It is known to produce carbon-carbon composites by providing a composition of carbon fibres and carbonisable carbonaceous material and then carbonising the material, or by depositing carbon from a gaseous phase onto a carbon fibre substrate. One known method comprises applying a molten pitch to a preform of carbon fibres, often at a high pressure, and then carbonising the pitch.
Usually the current methods for manufacturing carbon-carbon composites are slow and costly and have other shortcomings, especially in the manufacture of products such as aircraft brake discs.
An object of the present invention is the provision of an efficient economic method for the manufacture of carbon-carbon composites having a uniform high density, and graphitised versions of such composites suitable for applications requiring high thermal conductivity, for instance in aircraft brakes.

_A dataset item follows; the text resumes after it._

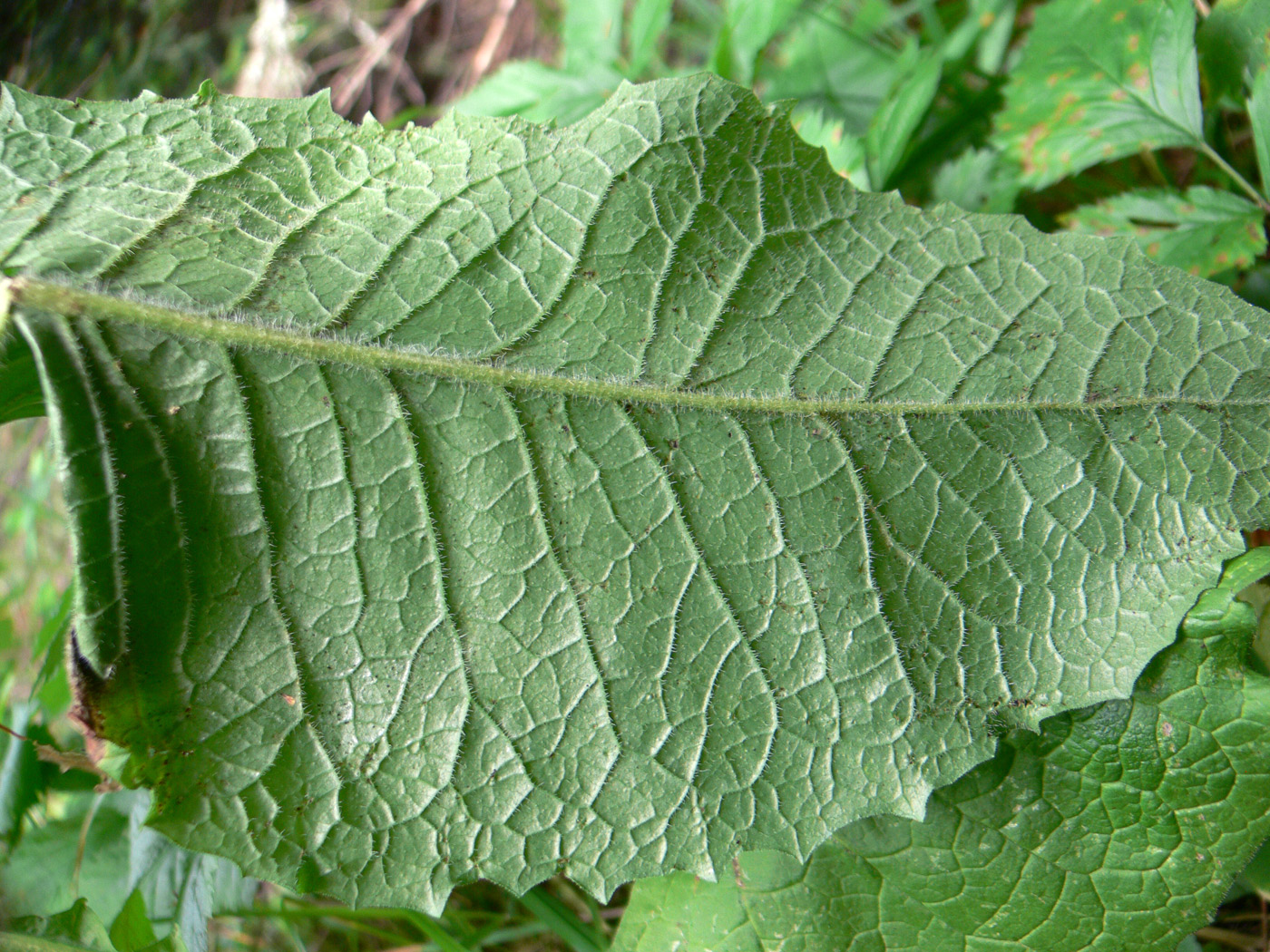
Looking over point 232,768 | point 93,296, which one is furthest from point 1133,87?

The present invention provides a method for the manufacture of a carbon-carbon composite by providing an assembly of carbon fibre and carbonisable carbonaceous material, subjecting the assembly to heat and pressure to consolidate the assembly and heating to carbonise the carbonaceous material: wherein the assembly of carbon fibre and carbonisable carbonaceous material is provided by a process comprising wetting carbon fibre with a liquid medium carrying carbonisable carbonaceous material and then removing the liquid medium to deposit a coating of the carbonaceous material on the carbon fibre.

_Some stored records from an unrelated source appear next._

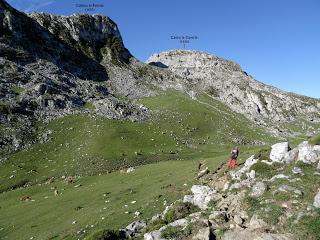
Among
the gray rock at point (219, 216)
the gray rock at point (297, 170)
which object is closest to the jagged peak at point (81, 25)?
the gray rock at point (297, 170)

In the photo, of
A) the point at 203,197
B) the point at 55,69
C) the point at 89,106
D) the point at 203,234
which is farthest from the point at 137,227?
the point at 55,69

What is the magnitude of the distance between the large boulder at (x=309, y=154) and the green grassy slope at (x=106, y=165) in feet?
46.6

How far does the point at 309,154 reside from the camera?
34844 mm

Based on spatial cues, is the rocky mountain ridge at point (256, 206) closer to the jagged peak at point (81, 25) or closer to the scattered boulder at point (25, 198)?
the scattered boulder at point (25, 198)

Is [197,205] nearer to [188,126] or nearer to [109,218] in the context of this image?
[109,218]

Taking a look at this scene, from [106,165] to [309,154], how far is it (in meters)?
47.0

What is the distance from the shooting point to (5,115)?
88.4 m

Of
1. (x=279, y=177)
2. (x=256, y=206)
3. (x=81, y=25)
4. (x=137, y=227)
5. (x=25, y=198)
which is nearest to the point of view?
(x=256, y=206)

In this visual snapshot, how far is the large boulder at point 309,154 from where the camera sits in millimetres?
34500

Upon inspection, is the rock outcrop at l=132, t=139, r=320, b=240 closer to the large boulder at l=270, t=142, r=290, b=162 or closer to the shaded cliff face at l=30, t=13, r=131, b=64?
the large boulder at l=270, t=142, r=290, b=162

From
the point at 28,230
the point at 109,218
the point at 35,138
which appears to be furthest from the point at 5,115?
the point at 109,218

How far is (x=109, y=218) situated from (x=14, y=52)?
328ft

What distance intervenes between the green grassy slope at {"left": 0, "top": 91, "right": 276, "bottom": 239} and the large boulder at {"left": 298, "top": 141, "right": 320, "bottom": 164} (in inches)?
559

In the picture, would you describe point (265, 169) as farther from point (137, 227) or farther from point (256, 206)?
point (137, 227)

According to a further aspect of the invention there is provided a moulding compound comprising an assembly of carbon fibre having a coating of carbonisable carbonaceous material deposited from a
solution and/or suspension of the material in a liquid medium. The assembly may be at least partially consolidated.

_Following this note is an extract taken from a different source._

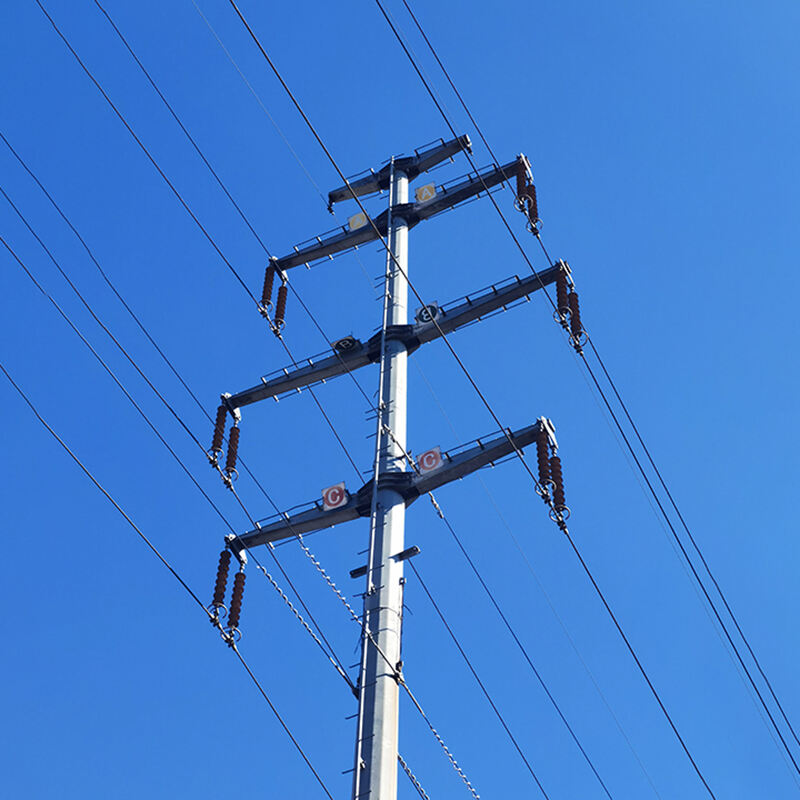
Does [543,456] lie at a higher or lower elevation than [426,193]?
lower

The present invention also provides products of the aforementioned method.
The carbon fibre may be of any kind normally employed for the manufacture of carbon-carbon composites. Staple and/or continuous length fibre may be employed. Preferably the carbon fibre consists of or comprises fibres having a length of at least 10 mm, especially at least 25 mm. Examples of the form of the carbon fibre are continuous tow, non-woven fabric (needled or non-needled), woven fabric and knitted fabric.
The carbonisable carbonaceous material typically is a polymeric material, preferably a thermoplastic material. Advantageously for many applications of carbon-carbon composites, for instance in aircraft brakes, the carbonaceous material should be one which, when carbonised, yields high density carbon, preferably having a true density, i.e. the density excluding porosity, of greater than 1.7 g.cm" 3 , which preferably also is capable of being at least partially converted into graphitic form, i.e. graphitised, on heating to a high temperature.
Advantageously also, the carbonaceous material is of the high-char type, especially one which is capable of yielding greater than 60% of its original weight as carbon when the material is carbonised. Preferably it yields carbon in an amount of at least 70%, more preferably at least 80%, based on its original weight.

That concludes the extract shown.